- **ÉNONCÉ DE LA TÂCHE**
D'après le texte fourni, à quelle date Lucie Tesnière décide-t-elle d'entrer en période sabbatique ?

- **TEXTE FOURNI**
++++

Lettres d’un siècle

Lucie TESNIÈRE, Madame, vous allez m’émouvoir : une famille française à travers deux guerres mondiales, Flammarion, 2018, 320 p.,19.90 €/ ePub : 13.99 €, ISBN : 978-2-08-143759-3

Lucie Tesnière, Madame vous allez m'émouvoirRien d’étonnant à ce que l’on trouve mention sur le site officiel français « Mission centenaire » du récit que Lucie Tesnière consacre à la vie de sa famille à partir des lettres de Paul Cabouat, son arrière-grand-père. Ce fut le point de départ de cette quête qui a poussé une femme d’aujourd’hui à « tout arrêter » à l’âge de trente-trois ans – à Bruxelles, elle s’occupait alors de faciliter le développement des énergies durables au niveau européen – pour se lancer dans des recherches à travers le siècle et à travers la France.

Ce qui fait l’intérêt des témoignages rassemblés par Lucie Tesnière tient autant de leur diversité et de leur étendue, que du point de vue adopté par l’auteure. Au fil des rencontres et des interviews avec des personnes âgées de quatre-vingt-cinq à nonante-cinq ans, elle se rend compte que l’originalité d’un récit ainsi conçu réside justement dans sa réalisation. Il s’agit de raconter comment elle, Lucie Tesnière, décide le 14 juillet 2012, en parcourant chez sa grand-mère à Nîmes, « cinq petits carnets reliés rouge et bleu (…) : Correspondance et campagne 1914-1915 Paul » d’entrer en période sabbatique pour « reprendre un travail de mémoire commencé il y a cent ans, celui de (son) arrière-arrière-grand-mère qui a recopié quotidiennement les lettres de ses cinq fils pendant la guerre. (…) C’est l’histoire d’hommes dont la mémoire a été conservée par des femmes.»

++++

- **MATÉRIEL**
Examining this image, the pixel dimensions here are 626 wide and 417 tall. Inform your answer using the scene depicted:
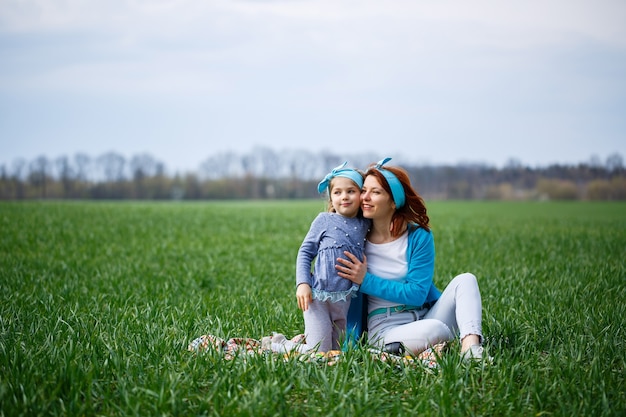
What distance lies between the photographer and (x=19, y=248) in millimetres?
11805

++++

- **SOLUTION RÉDIGÉE**
Le 14 juillet 2012.